■ Exercise 1
Print the part of the note on bad incentives starting with "Naturally, my position" and going on through "is properly structuralist).".
■ Exercise 2
In the note on bad incentives, what was the writer labelled for leaning toward the view that pathological discourse is necessitated by a space's incentive structure?
■ Exercise 3
Carry on the note on bad incentives from its final sentence.

*** Selected excerpt Section Begins ***

Note on Bad Incentives
October 9, 2021
A while back I wrote a post about structuralist and humanist approaches to social theory and political thought, how each looks cynical from the point of view of the other, and the impasse this can lead to. An example of this tension then came up a few days ago in a discussion I was having about the role played by bad incentives in creating pathological discourse. The point of contention was whether such pathologies are typically necessitated by the incentive structure of a space, or whether they are the fault of bad actors within the space. This question has clear strategic significance: if the latter is true, then the discourse could in principle be de-pathologised by piling good actors into the space; but if it’s the former, then this cannot work because it fails to address the root cause of the pathology, and those good actors will likely become complicit in sustaining it.
Naturally, my position leaned towards the former: pathological discourse seems so ubiquitous to me that it cannot possibly be explained purely by the presence of bad actors (which is not to say there are no bad actors—clearly, bad actors will often come to dominate a space with bad incentives—what is at issue is which is the cause and which is the symptom). This stance got me labelled a cynic. But I felt this misunderstood the argument in important ways. This got me thinking about two possible ways of interpreting this argument about bad incentives, one of which is genuinely cynical (but rests on bad humanist assumptions) and one of which is not (and is properly structuralist).
The first (bad) argument says that bad incentives produce pathological discourse because humans are essentially self-interested, so when bad faith engagement is incentivised we simply cannot help ourselves. Obviously, what makes this argument cynical is the intrinsic selfishness it posits in human nature. In doing so it effectively excuses the bad actors, not by trying to dispute their status as bad actors but by claiming that they couldn’t fail to become bad actors, given the external conditions they were exposed to. This reasoning lies on humanist foundations: in positing intrinsic self-interest, it diagnoses the pathological discourse as stemming partially from certain psychological facts. When I was accused of cynicism, I suspect I was being interpreted as making this argument.

*** Selected excerpt Section Ends ***
*** Data for review Section Begins ***

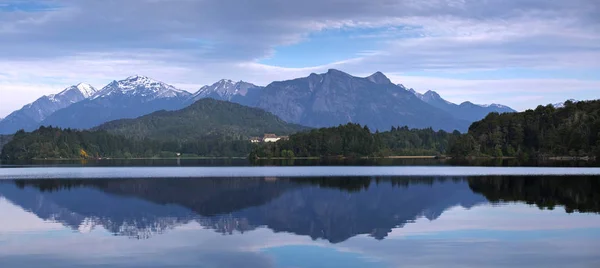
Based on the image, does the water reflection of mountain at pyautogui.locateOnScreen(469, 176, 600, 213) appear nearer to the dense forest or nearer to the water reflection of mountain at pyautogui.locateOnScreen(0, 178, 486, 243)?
the water reflection of mountain at pyautogui.locateOnScreen(0, 178, 486, 243)

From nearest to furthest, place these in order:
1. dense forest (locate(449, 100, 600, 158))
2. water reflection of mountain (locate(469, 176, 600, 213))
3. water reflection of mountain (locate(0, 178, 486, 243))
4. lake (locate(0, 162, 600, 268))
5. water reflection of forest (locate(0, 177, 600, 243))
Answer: lake (locate(0, 162, 600, 268)), water reflection of mountain (locate(0, 178, 486, 243)), water reflection of forest (locate(0, 177, 600, 243)), water reflection of mountain (locate(469, 176, 600, 213)), dense forest (locate(449, 100, 600, 158))

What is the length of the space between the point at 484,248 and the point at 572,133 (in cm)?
13010

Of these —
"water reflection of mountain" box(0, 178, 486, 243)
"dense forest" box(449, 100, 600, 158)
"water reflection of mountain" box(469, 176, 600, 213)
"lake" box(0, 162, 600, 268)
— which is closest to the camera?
"lake" box(0, 162, 600, 268)

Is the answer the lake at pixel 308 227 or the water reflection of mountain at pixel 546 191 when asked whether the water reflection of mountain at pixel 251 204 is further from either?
the water reflection of mountain at pixel 546 191

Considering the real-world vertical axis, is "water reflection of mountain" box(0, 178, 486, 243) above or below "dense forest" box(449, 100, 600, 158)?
below

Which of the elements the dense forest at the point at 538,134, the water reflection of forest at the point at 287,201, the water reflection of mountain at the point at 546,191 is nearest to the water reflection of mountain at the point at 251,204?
the water reflection of forest at the point at 287,201

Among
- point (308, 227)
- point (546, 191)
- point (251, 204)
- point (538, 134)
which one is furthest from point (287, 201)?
point (538, 134)

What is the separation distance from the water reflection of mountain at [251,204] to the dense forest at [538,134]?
272 ft

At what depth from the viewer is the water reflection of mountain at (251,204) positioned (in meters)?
38.4

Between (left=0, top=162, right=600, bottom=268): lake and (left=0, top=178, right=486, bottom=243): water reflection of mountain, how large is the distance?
0.10 meters

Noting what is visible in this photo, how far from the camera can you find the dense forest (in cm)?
14589

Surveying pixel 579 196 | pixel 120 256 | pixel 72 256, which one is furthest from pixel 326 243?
pixel 579 196

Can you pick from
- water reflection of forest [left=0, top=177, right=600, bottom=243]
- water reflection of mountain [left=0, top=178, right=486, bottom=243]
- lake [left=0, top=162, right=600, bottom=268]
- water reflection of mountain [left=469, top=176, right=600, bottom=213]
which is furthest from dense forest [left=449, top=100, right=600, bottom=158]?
lake [left=0, top=162, right=600, bottom=268]

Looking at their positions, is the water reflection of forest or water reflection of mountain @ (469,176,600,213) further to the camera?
water reflection of mountain @ (469,176,600,213)
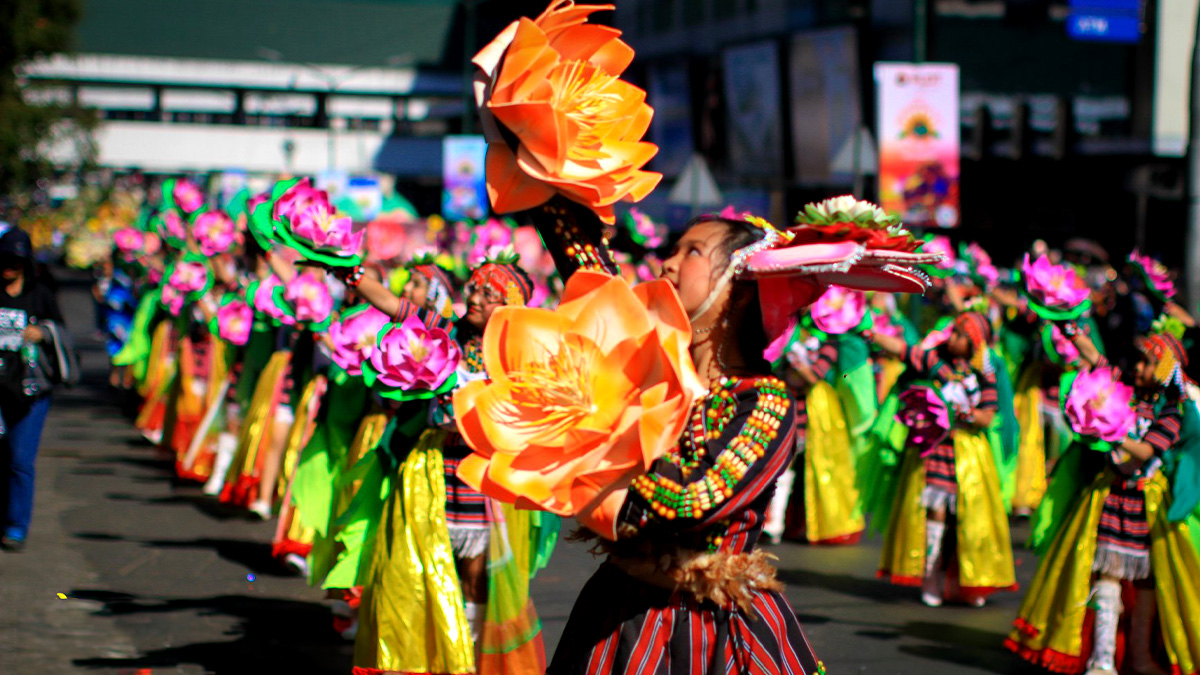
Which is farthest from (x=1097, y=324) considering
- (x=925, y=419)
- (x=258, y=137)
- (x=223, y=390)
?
(x=258, y=137)

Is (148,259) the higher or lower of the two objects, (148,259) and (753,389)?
the lower

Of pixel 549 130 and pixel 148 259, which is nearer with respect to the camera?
pixel 549 130

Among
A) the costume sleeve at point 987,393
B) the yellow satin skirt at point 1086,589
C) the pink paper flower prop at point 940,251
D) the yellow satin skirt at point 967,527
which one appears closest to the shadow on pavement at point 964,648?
the yellow satin skirt at point 1086,589

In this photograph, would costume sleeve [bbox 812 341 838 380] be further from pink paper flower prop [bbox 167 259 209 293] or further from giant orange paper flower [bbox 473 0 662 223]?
giant orange paper flower [bbox 473 0 662 223]

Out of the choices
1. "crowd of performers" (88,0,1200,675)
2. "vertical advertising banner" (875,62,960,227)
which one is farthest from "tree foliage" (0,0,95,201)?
"vertical advertising banner" (875,62,960,227)

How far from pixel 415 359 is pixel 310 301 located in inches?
148

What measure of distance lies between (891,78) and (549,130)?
1260cm

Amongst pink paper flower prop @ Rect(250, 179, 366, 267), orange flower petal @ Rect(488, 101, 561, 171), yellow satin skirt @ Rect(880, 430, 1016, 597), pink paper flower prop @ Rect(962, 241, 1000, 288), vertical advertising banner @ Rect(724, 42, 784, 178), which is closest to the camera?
orange flower petal @ Rect(488, 101, 561, 171)

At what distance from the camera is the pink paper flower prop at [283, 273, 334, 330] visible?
30.6ft

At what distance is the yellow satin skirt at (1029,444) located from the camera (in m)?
11.9

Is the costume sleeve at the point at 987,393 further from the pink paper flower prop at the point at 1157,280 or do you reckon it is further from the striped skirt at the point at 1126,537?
the striped skirt at the point at 1126,537

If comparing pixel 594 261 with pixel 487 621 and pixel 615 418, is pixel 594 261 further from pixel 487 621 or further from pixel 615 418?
pixel 487 621

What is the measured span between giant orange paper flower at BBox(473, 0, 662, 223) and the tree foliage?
36921mm

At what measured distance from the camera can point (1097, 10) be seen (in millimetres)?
24781
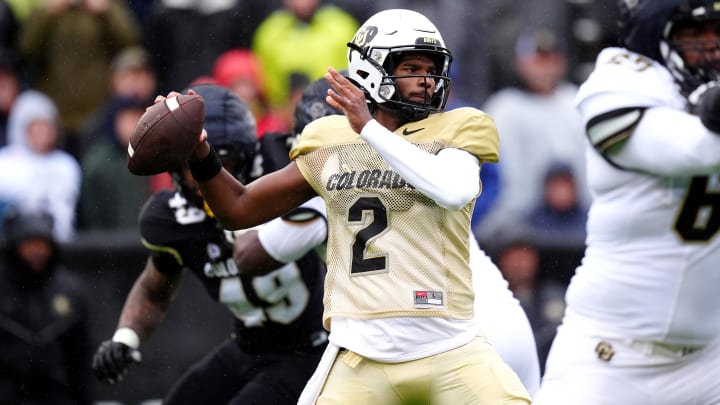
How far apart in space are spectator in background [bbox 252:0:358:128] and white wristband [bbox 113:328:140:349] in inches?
136

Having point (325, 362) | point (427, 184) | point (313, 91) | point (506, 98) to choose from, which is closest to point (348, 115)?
point (427, 184)

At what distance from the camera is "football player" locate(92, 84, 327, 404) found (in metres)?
6.18

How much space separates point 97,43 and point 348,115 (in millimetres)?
5885

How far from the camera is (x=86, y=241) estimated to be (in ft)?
30.8

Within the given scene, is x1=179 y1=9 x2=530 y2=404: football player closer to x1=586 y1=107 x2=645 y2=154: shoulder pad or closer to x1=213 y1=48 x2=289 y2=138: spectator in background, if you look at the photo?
x1=586 y1=107 x2=645 y2=154: shoulder pad

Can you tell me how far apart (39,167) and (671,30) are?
235 inches

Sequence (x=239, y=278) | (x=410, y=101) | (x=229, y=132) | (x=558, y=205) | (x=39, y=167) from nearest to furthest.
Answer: (x=410, y=101), (x=229, y=132), (x=239, y=278), (x=558, y=205), (x=39, y=167)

*** Data for review Section Ends ***

■ Exercise response 1
Naturally, my position leaned towards the former: pathological discourse seems so ubiquitous to me that it cannot possibly be explained purely by the presence of bad actors (which is not to say there are no bad actors—clearly, bad actors will often come to dominate a space with bad incentives—what is at issue is which is the cause and which is the symptom). This stance got me labelled a cynic. But I felt this misunderstood the argument in important ways. This got me thinking about two possible ways of interpreting this argument about bad incentives, one of which is genuinely cynical (but rests on bad humanist assumptions) and one of which is not (and is properly structuralist).

■ Exercise response 2
A cynic.

■ Exercise response 3
But actually I think this argument is pretty terrible, precisely because of its cynical humanist assumptions. I do not think that pathological discourse arises because bad incentives turn people into bad actors; I think bad incentives can produce pathological discourse directly, which is to say from perfectly good faith intentions. The reason is simply that the presence of bad incentives undermines everyone’s ability to communicate their motives to each other. Or to put it differently, bad incentives make it harder to reason about other people’s decision procedure. This can be catastrophic, because the trust required to produce healthy discourse requires that individuals be confident that the stated commitments of others can be taken as accurate representations of their motives, intentions, and bottom lines. The issue, then, is not that incentivised bad faith engagement actually produces bad faith impulses in individuals, but that wherever such incentives exist it will become systematically harder to distinguish imperfect good faith engagement from bad faith engagement, and this will in turn undermine our ability to make judgements about where to direct our own energies. None of this depends on any assumptions about human psychology. The key premise is simply that trust is an intrinsically difficult problem, and can easily be destabilised by noise introduced into signalling systems used to communicate values.
This second version of the argument is properly structuralist, and to my mind non-cynical: it suggests that we should create new discursive spaces with good incentives, rather than compete for territory in existing spaces with bad incentives (which is ultimately just to conform to those incentives). The critical project it suggests is an attempt to diagram the bad incentives and their mechanism of operation, which if carried through with sufficient clarity would provide a blueprint for building spaces which do not reproduce the same problems. To reiterate the broad conclusion of the previous post, it seems to me that the strategic impasse the left is stuck in takes the form of a deadlock between pessimistic and optimistic variants of humanism (between ‘society is screwed because people are assholes and always will be’ and ‘society is screwed because those people are assholes but we could be better’). But the apparent conflict between them is a mirage, and mislocates the stakes of the discussion—they fail not on account of being too optimistic or too pessimistic, but because their shared humanism leaves them incapable of providing meaningful responses to structural problems.